My question is this: if I add this new disk to the exisitng 4-disk RAID5 array, will it perform badly (around the 16.6 MB/s mark) or will it perform better (closer to the 109 MB/s mark)?

I would like to know what the performance will be like before I add the disk to the array because I don't want to wait for the whole array to be rebuilt before finding out my array is performing badly. The array is used as part of a mythtv system and has up to 6 simultaneous recordings running on it, so it needs to perform well.

I'm confused!

Thanks in advance for any help!

-Daemo

syg00 08-19-2010 09:44 PM

Never believe numbers from a rerun unless you can absolutely eliminate cache effects.
echo "3" > /proc/sys/vm/drop_caches
Will generally give you some (better) idea of the numbers. Personally I reboot before every run.

Daemo 08-19-2010 10:05 PM

Re-runs
 
Thanks syg00

I re-ran the tests after flushing the caches each time as you recommended. This time I got 17 MB/s to the raw device partition, and 42 MB/s to the filesystem. Less severe but still raises the question.

syg00 08-19-2010 11:30 PM

Give the first run a blocksize - 4096 would be a reasonable start. Increase as appropriate.

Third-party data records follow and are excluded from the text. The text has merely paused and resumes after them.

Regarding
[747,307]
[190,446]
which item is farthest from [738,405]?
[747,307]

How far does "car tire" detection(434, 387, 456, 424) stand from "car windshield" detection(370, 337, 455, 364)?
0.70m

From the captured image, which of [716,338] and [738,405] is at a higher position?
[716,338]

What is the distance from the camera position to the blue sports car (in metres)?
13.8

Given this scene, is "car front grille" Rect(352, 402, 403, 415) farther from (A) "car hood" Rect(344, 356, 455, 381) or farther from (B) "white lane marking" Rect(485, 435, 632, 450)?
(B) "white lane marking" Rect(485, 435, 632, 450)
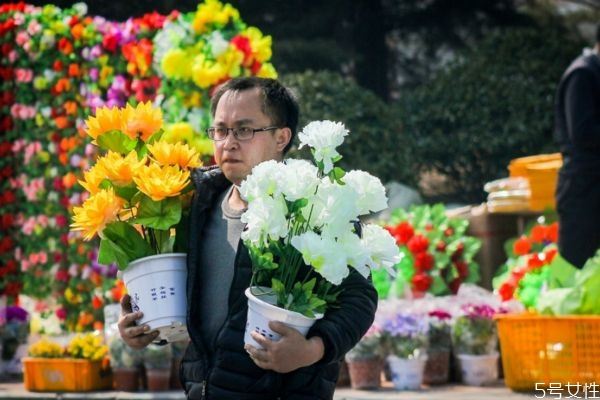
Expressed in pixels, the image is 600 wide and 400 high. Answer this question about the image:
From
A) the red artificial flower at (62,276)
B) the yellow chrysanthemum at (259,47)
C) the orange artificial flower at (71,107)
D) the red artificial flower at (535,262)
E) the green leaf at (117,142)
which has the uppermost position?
the yellow chrysanthemum at (259,47)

Update: that would be "obs" - you want to see the effect on the target disk. The filesystem will handle things appropriately on the input.

Daemo 08-20-2010 01:25 AM

Thanks very much syg00

Okay, now I have some consistency. After using dd with a 4096 byte blocksize, both the /dev/sdg1 raw partition and cooked jfs filesystem were similar: about 92-96 MB/s. I ran both of these tests several times, clearing the cache between tests.

Here's how it went:
bs=512... 16 MB/s
bs=1024... 17 MB/s
bs=2048... 19 MB/s
bs=4096... 94 MB/s
bs=8192... 99 MB/s
bs=16384... 98 MB/s
bs=32768... 99 MB/s

Note the jump at 4K blocks. My theory is that as this disk has native 4k sector sizes (and partitioning starts as sector 64) then this block size or multiples of this block size is most congruent with reads and writes.

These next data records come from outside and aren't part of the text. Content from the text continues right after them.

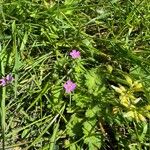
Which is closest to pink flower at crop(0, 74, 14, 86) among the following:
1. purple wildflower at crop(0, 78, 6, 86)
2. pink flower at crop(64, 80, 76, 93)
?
purple wildflower at crop(0, 78, 6, 86)

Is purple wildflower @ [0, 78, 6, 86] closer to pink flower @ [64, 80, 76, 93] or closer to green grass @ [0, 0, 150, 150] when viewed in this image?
green grass @ [0, 0, 150, 150]

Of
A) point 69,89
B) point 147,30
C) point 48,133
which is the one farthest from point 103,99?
point 147,30

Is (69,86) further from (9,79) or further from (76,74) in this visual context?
(9,79)

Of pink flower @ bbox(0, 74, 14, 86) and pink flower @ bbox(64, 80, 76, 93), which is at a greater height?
pink flower @ bbox(64, 80, 76, 93)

Am I correct in saying: the raid array uses a 32K chunk size, so the md driver should read and write in 32K chunks and therefore this disk should perform optimally?

syg00 08-20-2010 02:37 AM

Optimally ?. I would never go that far - too much software in between. The aims of the (various) authors is unlikely to directly correspond to what an end-user might want.

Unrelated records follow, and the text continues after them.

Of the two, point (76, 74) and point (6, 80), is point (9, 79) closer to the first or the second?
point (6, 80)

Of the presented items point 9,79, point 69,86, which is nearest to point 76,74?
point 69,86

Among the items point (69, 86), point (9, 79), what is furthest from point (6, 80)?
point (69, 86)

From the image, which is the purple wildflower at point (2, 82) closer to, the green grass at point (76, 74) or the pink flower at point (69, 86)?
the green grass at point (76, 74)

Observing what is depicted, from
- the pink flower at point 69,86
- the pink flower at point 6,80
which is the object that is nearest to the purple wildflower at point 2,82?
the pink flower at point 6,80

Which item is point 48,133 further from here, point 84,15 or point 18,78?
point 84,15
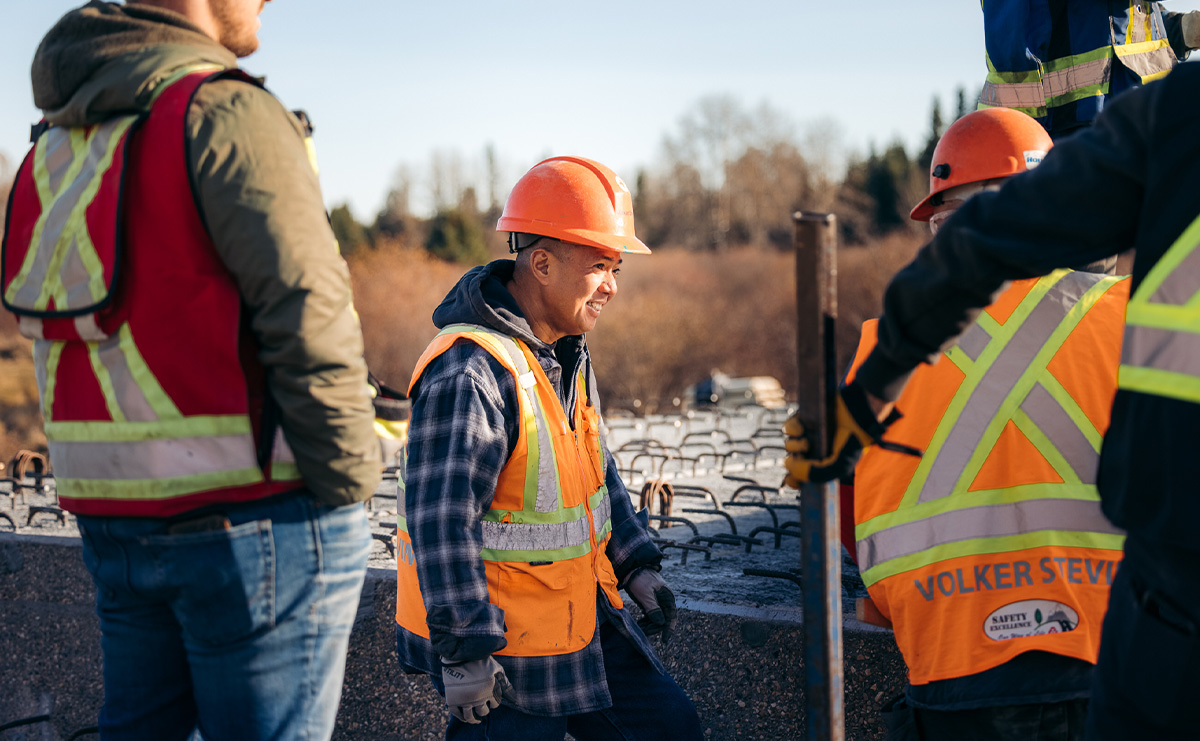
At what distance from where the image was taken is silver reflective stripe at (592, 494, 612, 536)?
2.61 metres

I would expect 32k is a reasonable read size - strace should confirm what the filesystem is trying to do at least. Getting that close to the block device layers (md and the real device layer below VFS) is probably way too difficult for any buy-back you might get.

Daemo 08-21-2010 10:16 PM

Completed!
 
Update: I have added the disk to the array, and the reshape rate was around the 20 MB/s, which is about right (each chunk remap is 4 reads and 5 writes). Reshape started at about midnight friday morning and completed sometime this morning (sunday). While mythtv was recording, the reshape rate went down to about 1 - 1.5 MB/s as is usual.

After the array was reshaped and I expanded the jfs filesystem, I was getting about 90-99 MB/s write rates from my clear cache/dd test, which is excactly what I need.

Thanks syg00!


All times are GMT -5. The time now is 11:53 PM.